Stated task 1
Return every line of the records that contains the word "point".

In areas where there is regulation of utility charges to consumers, prices are usually based on costs. (In most markets in capitalistic economies, prices are based on market action rather than being administered by governments.) There is usually a stated principal that utilities may recover no more than a given margin above “cost.” There may be some dispute over what costs should be included and how they should be allocated to each consumer class, but, generally, the notion of cost-based pricing is firmly established. Where utilities are dealing with each other or with nonutility entities, there may, or may not, be an obligation to base prices on costs. In many situations, market forces will set price levels. Transactions will be negotiated when both parties can agree upon terms that each considers advantageous, or at least satisfactory.
In the concept of wheeling, the delivery of power and energy over a transmission system (or systems) not owned by controlled by the generating entity or the purchasing entity. At the centre of the idea of selling transmission capacity to others is the definition and measurement of the available transmission capacity for transferring power.

Given records
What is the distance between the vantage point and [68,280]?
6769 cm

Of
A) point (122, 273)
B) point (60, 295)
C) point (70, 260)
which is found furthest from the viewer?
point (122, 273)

Stated task 2
Answer these questions from the passage on utility pricing:
(a) In areas where utility charges to consumers are regulated, what are prices usually based on?
(b) In most markets in capitalistic economies, what are prices based on instead of being administered by governments?
(c) What does the passage say is at the center of the idea of selling transmission capacity to others?

Exercise output 1
What is the distance between the vantage point and [68,280]?
A) point (122, 273)
B) point (60, 295)
C) point (70, 260)
point (122, 273)

Exercise output 2
(a) Costs.
(b) Market action.
(c) The definition and measurement of the available transmission capacity for transferring power.